Two studies out of four present matching PTSD rates and in line with Pinquart’s meta-analysis [36, 38]. These results corroborate the epidemiological power of the prevalence rates elaborated by Pinquart. There is insufficient data to understand why the other two studies differ so much. One hypothesis would depend on the time between the traumatic clinical event and the parents’ PTSD assessment. Indeed, the study with the higher prevalence rates [35] has the shortest range of time since diagnosis (less than 1 year) and the study with very low rates [37] has a rather long time (almost 7 years) since diagnosis. It is possible that a period of 6.3 years offered sufficient time to recover and to develop resilience [7, 43, 44].

Nevertheless, rates of around 20% turn on a psycho-social alarm on pediatric caregivers and suggest the need for increasing multidisciplinary approaches to pediatric diseases.

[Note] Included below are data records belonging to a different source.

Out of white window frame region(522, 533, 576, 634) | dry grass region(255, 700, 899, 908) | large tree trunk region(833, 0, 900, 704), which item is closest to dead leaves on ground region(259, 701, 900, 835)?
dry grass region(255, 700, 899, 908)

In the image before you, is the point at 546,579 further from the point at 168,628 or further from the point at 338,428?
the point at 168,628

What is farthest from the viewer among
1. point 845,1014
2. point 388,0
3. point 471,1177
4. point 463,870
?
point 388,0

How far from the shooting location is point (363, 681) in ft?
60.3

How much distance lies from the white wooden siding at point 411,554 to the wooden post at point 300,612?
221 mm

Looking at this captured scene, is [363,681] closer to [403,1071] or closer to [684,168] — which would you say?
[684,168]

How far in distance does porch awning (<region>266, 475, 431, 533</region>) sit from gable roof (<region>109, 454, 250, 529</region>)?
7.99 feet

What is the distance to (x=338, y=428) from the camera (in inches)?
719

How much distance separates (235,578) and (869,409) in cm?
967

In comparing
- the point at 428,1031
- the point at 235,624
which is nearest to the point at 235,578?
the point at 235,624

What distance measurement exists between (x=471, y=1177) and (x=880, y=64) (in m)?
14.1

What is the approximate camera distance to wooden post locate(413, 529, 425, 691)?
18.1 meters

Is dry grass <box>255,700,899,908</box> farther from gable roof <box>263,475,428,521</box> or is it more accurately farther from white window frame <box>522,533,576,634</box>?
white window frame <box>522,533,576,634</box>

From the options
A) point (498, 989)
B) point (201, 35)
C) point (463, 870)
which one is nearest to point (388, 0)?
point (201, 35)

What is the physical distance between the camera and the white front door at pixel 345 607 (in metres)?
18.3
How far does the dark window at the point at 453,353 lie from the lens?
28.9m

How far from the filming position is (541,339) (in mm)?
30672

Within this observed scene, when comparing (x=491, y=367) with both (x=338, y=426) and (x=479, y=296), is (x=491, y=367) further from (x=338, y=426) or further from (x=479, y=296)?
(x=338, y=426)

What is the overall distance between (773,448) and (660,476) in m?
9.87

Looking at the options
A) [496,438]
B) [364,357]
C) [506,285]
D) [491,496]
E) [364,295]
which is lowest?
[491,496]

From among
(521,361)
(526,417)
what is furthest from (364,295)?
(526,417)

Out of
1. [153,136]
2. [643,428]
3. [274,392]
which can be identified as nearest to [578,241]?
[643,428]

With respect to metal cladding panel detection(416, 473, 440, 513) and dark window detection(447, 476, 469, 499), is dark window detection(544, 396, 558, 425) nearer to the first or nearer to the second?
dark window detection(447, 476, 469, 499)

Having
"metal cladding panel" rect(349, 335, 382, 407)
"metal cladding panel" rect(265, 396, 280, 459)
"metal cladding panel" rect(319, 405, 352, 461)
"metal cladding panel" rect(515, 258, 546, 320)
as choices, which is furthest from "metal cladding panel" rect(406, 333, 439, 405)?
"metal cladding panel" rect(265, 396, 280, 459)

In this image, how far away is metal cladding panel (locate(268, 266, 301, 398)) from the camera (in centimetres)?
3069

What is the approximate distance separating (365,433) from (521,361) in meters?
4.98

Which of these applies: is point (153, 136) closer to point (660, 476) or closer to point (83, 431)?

Social and clinical interventions should be planned by clinician teams together with psychologists and psychiatrists with sufficient expertise on various diseases to enable them to respond effectively to the peculiar needs and situations of pediatric caregivers.

Which was the impact of previous best evidence in guiding the research in this field in the last year?

Answering this issue is fundamental to highlight useful directions to target scientific research on pediatric caregivers PTSD from this point on.

To the best of our knowledge, this is the first review on this subject that tries to analyse the impact of previous best evidence in refining subsequent research.

Methodological errors evidenced in all four studies limit their reliability, making the understanding of the pediatric caregiver’s concern regarding PTSD still difficult.

In this regard, none of the available papers included a control group which is necessary to increase the robustness of these types of studies. This observation makes us question researchers’ ability or possibility to apply evidence in practice [45]. Two different speculative reasons could be difficulty activating broad protocols that require two different study samples or a general difficulty detecting all the information on best evidence that the literature can provide.

On the other hand, all four studies were not on cancer diseases so we can, therefore, affirm that, in this case, the main meta-analysis take-home message has been received, which is that many other diseases can have a damaging effect on parents, leading them to develop real symptomatic pictures of post-traumatic stress disorder. Furthermore, the total number of fathers involved in the studies has significantly increased. This is very important in the perspective of gender medicine both in preventive and clinical terms since mothers and fathers present many differences in the response to stress.

The main limitation of this work is the analysis of a limited number of studies, which also differ widely in the methodology.

Conclusions

More sound research is needed to deal with the psychopathological issue of PTSD in pediatric caregivers in a preventive and gender-targeted perspective.